INFORMATION SUPPLIED Start Marker
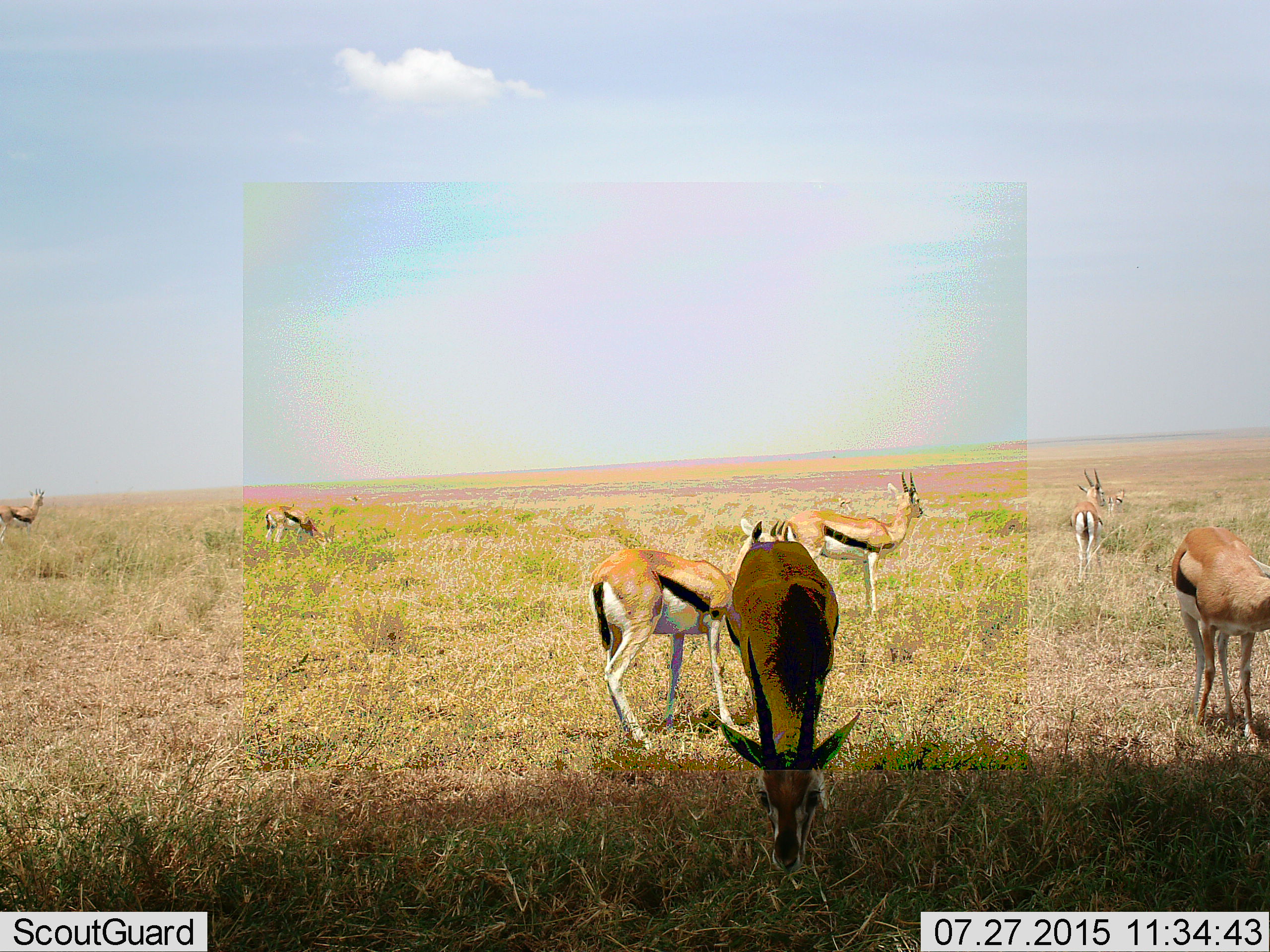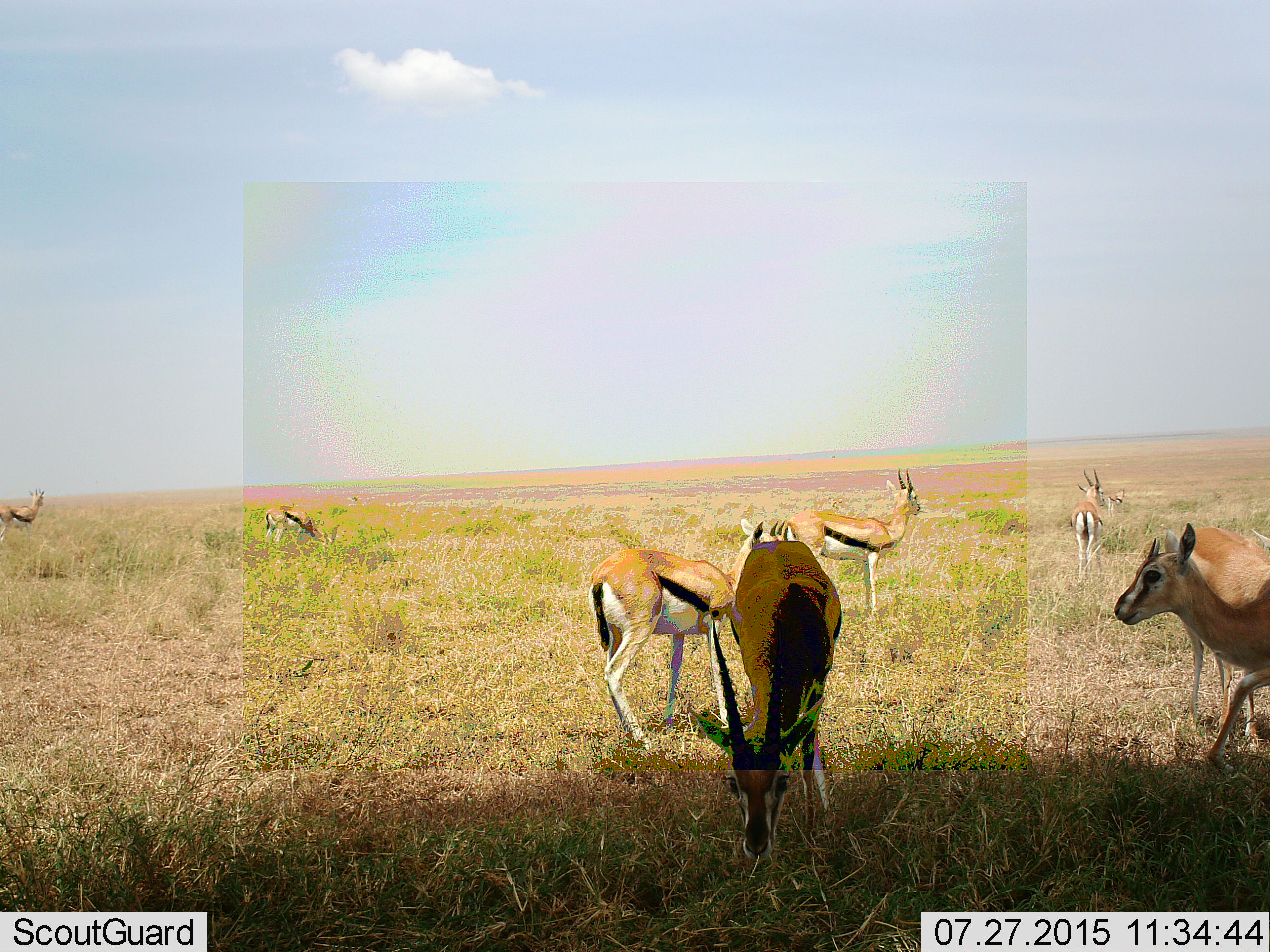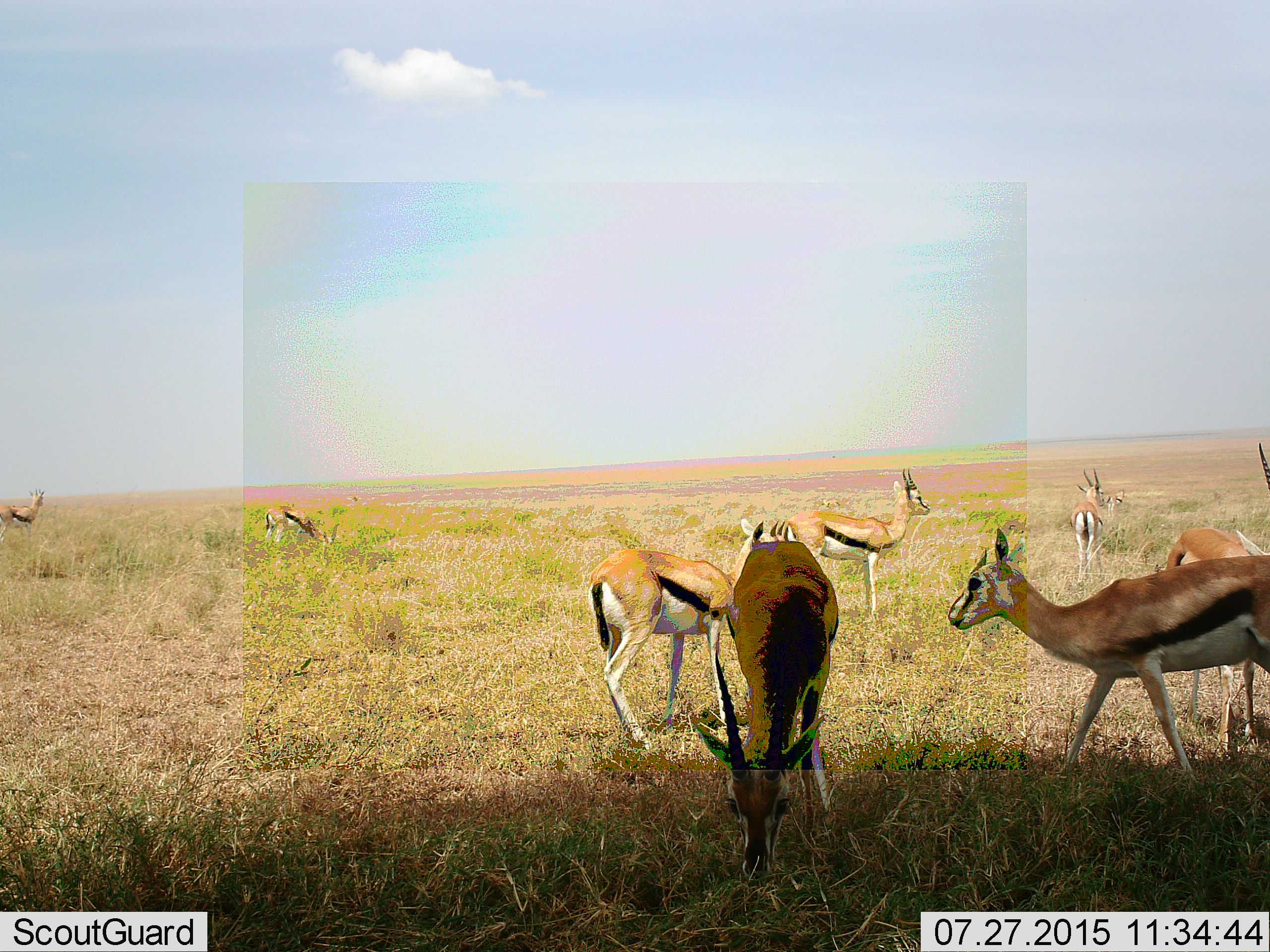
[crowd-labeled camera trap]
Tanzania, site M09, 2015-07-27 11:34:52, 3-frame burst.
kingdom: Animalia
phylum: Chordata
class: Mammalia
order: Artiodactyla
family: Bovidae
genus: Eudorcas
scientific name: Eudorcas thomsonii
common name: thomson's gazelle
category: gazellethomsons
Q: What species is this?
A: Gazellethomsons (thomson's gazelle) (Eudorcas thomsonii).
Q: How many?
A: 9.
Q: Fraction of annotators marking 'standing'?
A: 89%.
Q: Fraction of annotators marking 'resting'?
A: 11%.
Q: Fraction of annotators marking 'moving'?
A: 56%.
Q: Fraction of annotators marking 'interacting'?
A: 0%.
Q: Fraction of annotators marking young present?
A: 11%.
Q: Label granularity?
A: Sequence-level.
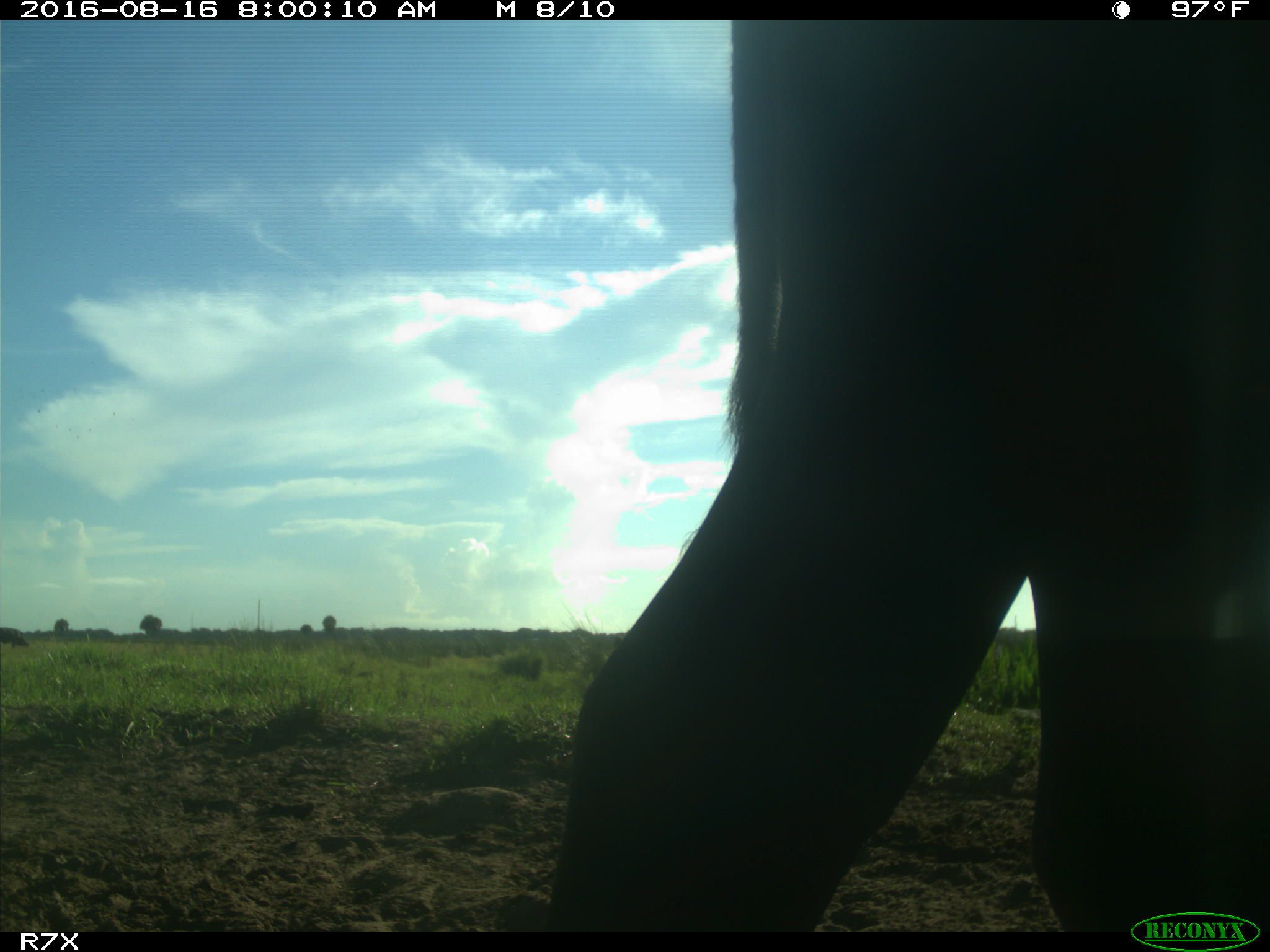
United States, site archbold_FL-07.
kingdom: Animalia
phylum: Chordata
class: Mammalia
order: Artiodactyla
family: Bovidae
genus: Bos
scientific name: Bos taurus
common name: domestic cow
INFORMATION SUPPLIED End Marker
Among the lines of the data above, find those with the word "site" and show them.

**ANSWER:**
Tanzania, site M09, 2015-07-27 11:34:52, 3-frame burst.
United States, site archbold_FL-07.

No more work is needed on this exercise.